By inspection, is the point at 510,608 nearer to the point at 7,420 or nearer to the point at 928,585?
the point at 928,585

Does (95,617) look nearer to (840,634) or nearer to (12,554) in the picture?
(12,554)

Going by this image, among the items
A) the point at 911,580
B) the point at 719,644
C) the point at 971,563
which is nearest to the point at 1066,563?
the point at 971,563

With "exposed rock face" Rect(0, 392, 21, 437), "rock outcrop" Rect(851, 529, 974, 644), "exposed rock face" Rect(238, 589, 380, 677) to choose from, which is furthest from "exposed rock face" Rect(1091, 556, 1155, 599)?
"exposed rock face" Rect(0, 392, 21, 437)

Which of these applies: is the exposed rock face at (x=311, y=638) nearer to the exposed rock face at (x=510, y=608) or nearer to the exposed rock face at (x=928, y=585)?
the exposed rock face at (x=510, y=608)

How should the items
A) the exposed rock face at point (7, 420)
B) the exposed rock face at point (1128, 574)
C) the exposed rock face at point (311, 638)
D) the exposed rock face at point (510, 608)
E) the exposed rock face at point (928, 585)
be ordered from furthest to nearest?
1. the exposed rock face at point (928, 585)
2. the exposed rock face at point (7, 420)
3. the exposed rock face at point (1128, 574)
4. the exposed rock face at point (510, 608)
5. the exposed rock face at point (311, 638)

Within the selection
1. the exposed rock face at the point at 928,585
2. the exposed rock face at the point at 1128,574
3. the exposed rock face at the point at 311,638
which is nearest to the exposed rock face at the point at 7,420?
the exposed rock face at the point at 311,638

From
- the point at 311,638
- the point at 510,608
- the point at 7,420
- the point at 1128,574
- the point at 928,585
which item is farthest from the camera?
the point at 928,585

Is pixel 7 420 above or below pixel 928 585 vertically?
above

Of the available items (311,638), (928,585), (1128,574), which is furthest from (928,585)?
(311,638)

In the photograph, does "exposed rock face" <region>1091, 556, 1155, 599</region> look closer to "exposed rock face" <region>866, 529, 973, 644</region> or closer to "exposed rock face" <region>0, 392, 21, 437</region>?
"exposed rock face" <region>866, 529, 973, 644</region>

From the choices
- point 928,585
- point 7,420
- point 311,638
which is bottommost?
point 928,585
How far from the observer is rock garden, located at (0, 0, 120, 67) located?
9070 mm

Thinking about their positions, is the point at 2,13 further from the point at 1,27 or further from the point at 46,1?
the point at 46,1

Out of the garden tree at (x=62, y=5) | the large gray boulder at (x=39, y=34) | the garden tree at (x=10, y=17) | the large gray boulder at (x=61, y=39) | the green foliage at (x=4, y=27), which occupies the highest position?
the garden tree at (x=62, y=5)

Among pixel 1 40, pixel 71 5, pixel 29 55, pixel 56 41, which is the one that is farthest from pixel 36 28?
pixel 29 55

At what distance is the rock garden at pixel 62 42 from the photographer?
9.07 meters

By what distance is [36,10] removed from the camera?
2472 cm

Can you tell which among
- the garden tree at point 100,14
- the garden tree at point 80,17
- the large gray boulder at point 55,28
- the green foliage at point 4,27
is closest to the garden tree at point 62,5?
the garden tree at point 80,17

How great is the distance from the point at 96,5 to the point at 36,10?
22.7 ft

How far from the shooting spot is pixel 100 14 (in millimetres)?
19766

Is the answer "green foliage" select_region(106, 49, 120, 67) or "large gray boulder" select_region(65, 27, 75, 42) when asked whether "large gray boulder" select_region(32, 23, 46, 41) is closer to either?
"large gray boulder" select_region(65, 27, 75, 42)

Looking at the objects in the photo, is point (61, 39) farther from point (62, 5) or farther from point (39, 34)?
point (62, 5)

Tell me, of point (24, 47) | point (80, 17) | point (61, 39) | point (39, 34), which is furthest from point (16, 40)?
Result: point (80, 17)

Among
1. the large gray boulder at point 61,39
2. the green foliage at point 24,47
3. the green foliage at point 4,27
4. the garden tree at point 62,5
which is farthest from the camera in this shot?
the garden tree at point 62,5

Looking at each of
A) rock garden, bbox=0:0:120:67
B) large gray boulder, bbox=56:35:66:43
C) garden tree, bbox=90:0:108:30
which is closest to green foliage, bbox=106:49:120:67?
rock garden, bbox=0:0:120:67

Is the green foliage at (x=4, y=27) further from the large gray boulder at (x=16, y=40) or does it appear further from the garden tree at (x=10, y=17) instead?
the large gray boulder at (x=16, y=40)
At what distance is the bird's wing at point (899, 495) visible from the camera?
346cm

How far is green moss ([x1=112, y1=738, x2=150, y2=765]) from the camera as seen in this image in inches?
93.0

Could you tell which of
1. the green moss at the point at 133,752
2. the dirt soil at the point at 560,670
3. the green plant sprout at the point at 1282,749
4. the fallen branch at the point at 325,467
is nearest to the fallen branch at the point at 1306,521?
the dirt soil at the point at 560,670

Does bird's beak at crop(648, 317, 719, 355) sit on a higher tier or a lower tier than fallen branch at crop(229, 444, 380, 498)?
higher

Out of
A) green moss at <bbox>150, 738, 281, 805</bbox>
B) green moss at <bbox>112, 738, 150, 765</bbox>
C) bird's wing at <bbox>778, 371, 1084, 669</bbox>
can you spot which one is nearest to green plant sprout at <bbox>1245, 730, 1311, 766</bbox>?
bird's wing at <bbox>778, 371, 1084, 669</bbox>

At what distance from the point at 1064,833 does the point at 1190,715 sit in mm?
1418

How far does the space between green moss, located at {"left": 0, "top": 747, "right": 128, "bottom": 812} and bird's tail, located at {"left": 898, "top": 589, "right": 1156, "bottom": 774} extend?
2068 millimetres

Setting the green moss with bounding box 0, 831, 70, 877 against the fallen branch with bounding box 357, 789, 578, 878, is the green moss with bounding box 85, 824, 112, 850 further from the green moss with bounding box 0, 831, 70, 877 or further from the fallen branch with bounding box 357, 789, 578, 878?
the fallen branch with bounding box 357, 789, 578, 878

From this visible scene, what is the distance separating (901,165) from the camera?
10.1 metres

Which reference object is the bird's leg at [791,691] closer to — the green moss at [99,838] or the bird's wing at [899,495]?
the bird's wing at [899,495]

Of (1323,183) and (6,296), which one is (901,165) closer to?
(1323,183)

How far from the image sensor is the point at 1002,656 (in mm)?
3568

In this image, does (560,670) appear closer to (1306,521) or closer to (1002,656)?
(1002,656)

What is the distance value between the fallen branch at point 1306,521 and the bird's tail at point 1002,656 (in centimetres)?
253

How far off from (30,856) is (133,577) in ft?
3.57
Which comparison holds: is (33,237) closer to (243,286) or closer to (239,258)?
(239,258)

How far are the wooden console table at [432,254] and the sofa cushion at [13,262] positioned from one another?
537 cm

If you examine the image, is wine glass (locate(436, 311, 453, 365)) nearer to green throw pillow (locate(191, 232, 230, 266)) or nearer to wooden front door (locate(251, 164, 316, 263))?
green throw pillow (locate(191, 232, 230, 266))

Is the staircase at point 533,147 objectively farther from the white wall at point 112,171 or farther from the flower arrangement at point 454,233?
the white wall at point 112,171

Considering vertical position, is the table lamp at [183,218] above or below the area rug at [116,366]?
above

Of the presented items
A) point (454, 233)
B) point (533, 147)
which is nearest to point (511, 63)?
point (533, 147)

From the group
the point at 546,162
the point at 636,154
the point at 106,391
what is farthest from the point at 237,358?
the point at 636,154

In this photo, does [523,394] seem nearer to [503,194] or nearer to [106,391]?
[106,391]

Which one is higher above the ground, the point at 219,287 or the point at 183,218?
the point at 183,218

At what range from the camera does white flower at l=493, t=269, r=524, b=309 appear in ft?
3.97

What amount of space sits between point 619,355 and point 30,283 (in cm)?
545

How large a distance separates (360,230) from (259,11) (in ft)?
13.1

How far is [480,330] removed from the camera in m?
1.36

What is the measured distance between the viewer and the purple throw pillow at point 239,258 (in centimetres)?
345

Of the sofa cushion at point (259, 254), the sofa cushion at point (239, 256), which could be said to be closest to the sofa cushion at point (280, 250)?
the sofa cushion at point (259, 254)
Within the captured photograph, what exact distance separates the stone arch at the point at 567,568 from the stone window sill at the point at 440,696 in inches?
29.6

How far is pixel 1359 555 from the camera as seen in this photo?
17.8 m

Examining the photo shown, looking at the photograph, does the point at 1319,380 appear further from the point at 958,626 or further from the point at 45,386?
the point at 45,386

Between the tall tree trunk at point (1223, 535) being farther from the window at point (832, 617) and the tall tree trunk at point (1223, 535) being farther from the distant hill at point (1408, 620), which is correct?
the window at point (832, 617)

- _WHAT IS REQUIRED_
Put everything from the item containing "How far is pixel" down to the last item into a two-column CSV headed item and answer. Give one row per item, with the item's text and its answer each in a single quoted field and any line breaks turned into spaces.

- _EXERCISE RESPONSE_
item,answer
"How far is pixel 1359 555 from the camera as seen in this photo?","17.8 m"
"Examining the photo shown, looking at the photograph, does the point at 1319,380 appear further from the point at 958,626 or further from the point at 45,386?","the point at 45,386"
"Between the tall tree trunk at point (1223, 535) being farther from the window at point (832, 617) and the tall tree trunk at point (1223, 535) being farther from the distant hill at point (1408, 620), which is correct?","the window at point (832, 617)"